====== Excerpted passage ======

# Exercises

## E01

Train a trigram language model, i.e. take two characters as an input to predict the 3rd one. Feel free to use either counting or a neural net. Evaluate the loss; Did it improve over a bigram model?

### Count Approach

In [98]:
import torch
words = open('names.txt', 'r').read().splitlines()
chars = sorted(list(set(''.join(words))))
stoi = {s:i+1 for i,s in enumerate(chars)}
stoi['.'] = 0
itos = {i:s for s,i in stoi.items()}

Arrange counts as (27, 27, 27) tensor:

In [99]:
N = torch.zeros((27, 27, 27), dtype=torch.int32)
for w in words:
    chs = ['.'] + list(w) + ['.']
    for ch1, ch2, ch3 in zip(chs, chs[1:], chs[2:]):
      ix1 = stoi[ch1]
      ix2 = stoi[ch2]
      ix3 = stoi[ch3]
#      print('<', ch1, ix1,'>, <', ch2, ix2,'>, <', ch3, ix3, '>')
      N[ix1, ix2, ix3] += 1

Checking probabilities:

In [100]:
p = N[0, 1].float()
p = p / p.sum()
p
g = torch.Generator().manual_seed(2147483647)
ix = torch.multinomial(p, num_samples=1, replacement=True, generator=g).item()
ix, itos[ix]

(12, 'l')

Constructing probability matrix:

In [101]:
P = (N+1).float()
P /= P.sum(2, keepdim=True)
assert P[0, 0].sum() == 1

In [102]:
P.shape

torch.Size([27, 27, 27])

Sampling:

In [103]:
g = torch.Generator().manual_seed(2147483647)

for i in range(20):
  out = []
  # two starting chars
  ix1 = 0
  ix2 = 0
  while True:
      p = P[ix1, ix2] # prob vector of (ix1, ix2)
      
      # move chars along until we hit 0
      ix1 = ix2
      ix2 = torch.multinomial(p, num_samples=1, replacement=True, generator=g).item()

======

▸ Given exercise 1:
In the trigram notebook, what shape does the probability matrix P have?
▸ Given exercise 2:
Reproduce the trigram notebook from "# Exercises" to "words = open('names.txt', 'r').read().splitlines()".
▸ Given exercise 3:
Pick up the trigram notebook after its final line and write what comes next.

====== Data supplied ======

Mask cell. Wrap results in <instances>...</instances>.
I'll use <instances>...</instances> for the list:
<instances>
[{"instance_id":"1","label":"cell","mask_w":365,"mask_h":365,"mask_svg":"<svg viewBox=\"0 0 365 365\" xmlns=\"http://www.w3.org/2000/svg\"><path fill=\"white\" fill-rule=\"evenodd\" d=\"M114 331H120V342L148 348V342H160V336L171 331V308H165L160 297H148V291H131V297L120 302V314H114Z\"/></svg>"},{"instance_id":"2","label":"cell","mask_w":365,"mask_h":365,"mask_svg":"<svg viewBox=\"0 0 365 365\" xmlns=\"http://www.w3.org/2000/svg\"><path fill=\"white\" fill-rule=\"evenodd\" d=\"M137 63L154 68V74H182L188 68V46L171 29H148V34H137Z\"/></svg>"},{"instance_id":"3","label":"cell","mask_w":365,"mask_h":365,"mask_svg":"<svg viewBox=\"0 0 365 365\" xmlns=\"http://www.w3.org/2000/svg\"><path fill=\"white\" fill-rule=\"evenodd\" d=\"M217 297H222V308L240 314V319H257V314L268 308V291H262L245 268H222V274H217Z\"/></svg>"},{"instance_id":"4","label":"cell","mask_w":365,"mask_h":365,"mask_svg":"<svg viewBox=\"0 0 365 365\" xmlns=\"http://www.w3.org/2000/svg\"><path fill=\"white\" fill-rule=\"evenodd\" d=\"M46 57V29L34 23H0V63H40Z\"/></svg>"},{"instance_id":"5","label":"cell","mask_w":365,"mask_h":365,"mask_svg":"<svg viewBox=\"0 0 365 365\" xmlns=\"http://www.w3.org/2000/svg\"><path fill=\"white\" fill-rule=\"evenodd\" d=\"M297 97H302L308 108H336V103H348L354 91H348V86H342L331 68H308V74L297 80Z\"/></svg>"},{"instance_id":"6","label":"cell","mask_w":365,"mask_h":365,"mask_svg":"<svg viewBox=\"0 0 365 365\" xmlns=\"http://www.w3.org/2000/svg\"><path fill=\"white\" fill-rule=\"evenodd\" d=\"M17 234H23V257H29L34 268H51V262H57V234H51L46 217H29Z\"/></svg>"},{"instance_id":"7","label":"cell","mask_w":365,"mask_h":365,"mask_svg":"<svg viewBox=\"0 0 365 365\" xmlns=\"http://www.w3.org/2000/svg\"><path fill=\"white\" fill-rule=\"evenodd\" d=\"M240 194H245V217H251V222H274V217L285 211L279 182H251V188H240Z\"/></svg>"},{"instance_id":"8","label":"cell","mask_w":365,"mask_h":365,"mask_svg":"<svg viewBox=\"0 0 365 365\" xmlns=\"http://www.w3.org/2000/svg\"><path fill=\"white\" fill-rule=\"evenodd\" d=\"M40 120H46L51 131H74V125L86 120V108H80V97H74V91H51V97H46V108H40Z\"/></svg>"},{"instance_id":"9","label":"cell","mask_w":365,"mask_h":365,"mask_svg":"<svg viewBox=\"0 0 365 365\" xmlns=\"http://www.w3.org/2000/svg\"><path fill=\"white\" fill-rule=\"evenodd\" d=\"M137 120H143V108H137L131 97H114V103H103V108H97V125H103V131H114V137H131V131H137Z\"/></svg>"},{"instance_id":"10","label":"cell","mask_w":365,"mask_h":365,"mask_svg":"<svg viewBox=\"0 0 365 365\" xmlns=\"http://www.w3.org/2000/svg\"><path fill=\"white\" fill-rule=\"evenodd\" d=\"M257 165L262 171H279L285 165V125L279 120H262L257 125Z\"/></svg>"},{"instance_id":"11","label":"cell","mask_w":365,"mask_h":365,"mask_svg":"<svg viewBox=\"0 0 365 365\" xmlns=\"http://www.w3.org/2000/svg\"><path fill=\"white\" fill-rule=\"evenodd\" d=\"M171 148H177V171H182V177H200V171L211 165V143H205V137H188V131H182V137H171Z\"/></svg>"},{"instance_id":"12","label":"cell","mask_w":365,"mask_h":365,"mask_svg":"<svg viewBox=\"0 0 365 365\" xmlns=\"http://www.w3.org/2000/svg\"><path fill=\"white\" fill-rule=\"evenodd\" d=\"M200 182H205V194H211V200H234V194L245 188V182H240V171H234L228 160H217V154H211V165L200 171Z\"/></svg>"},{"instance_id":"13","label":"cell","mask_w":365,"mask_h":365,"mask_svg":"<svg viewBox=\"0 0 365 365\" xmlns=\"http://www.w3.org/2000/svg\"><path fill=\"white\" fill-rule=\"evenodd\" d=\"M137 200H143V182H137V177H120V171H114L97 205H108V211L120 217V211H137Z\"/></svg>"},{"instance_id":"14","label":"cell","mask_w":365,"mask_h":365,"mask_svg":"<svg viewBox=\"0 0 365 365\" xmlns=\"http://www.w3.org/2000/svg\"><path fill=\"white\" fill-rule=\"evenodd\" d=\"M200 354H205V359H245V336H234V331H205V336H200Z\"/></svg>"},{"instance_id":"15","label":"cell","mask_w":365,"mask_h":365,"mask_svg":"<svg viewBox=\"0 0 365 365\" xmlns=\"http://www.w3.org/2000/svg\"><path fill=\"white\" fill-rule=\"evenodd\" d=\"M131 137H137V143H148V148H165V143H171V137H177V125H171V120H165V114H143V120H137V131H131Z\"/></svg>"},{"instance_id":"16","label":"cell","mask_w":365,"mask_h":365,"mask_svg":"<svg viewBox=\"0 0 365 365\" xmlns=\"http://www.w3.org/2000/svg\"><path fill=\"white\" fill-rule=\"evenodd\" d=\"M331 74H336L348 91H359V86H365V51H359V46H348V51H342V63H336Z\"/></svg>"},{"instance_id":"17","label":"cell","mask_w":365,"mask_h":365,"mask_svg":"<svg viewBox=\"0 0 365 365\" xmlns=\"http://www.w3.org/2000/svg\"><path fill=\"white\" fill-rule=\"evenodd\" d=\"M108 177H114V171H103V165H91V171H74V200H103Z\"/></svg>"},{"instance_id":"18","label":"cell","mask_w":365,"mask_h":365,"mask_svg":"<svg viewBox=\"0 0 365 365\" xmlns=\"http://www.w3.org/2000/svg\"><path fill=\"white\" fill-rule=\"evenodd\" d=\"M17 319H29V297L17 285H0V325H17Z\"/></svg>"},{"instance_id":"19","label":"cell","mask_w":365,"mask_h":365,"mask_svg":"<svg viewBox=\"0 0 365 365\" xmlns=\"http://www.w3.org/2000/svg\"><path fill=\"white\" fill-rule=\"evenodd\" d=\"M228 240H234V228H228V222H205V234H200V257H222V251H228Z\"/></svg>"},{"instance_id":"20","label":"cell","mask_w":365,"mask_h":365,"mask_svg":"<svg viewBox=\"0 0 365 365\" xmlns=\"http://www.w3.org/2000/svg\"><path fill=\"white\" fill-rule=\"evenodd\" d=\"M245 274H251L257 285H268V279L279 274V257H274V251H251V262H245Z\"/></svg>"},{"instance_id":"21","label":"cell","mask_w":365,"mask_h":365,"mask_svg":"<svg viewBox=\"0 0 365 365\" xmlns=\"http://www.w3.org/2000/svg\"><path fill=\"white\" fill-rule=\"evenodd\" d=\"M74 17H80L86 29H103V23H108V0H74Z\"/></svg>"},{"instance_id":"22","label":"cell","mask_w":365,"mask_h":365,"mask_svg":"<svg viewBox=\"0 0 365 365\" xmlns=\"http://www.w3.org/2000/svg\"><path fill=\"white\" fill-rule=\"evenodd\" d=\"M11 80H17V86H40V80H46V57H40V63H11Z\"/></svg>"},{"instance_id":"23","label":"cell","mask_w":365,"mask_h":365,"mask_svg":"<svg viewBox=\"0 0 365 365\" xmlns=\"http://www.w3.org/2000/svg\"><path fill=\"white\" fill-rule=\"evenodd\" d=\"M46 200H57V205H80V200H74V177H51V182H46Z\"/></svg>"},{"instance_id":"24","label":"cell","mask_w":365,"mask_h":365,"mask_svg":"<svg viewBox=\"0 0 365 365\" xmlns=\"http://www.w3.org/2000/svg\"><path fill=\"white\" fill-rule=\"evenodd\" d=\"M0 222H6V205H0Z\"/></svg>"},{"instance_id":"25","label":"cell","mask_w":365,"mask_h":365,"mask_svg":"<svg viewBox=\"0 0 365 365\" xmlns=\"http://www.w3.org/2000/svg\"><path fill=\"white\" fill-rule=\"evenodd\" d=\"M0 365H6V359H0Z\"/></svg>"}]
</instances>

======

▸ Response 1:
torch.Size([27, 27, 27])

▸ Response 2:
# Exercises

## E01

Train a trigram language model, i.e. take two characters as an input to predict the 3rd one. Feel free to use either counting or a neural net. Evaluate the loss; Did it improve over a bigram model?

### Count Approach

In [98]:
import torch
words = open('names.txt', 'r').read().splitlines()

▸ Response 3:
      out.append(itos[ix2])
      if ix2 == 0:
          break
  print(''.join(out))

junide.
ilyasid.
prelay.
ocin.
fairritoper.
sathen.
dannaaryanileniassibduinrwin.
lessiyanayla.
te.
farmumthyfortumj.
ponn.
zena.
jaylicore.
ya.
zoffra.
jamilyn.
fmouis.
yah.
wanaasnhavi.
honszxhddion.


Calculate loss which is negative log likelihood:

In [104]:
n = 0
log_lh = 0.0
for w in words:
    chs = ['.'] + list(w) + ['.']
    for ch1, ch2, ch3 in zip(chs, chs[1:], chs[2:]):
        ix1 = stoi[ch1]
        ix2 = stoi[ch2]
        ix3 = stoi[ch3]
        
        prob = P[ix1, ix2, ix3]
        logprob = torch.log(prob)
        log_lh += logprob
        n += 1
        #print(f'{ch1}{ch2}: {prob:.4f} {logprob:.4f}')
        
print(f'{log_lh=}')
nll= - log_lh
print(f'{nll=}')
print(f'{nll/n}')

log_lh=tensor(-410414.9688)
nll=tensor(410414.9688)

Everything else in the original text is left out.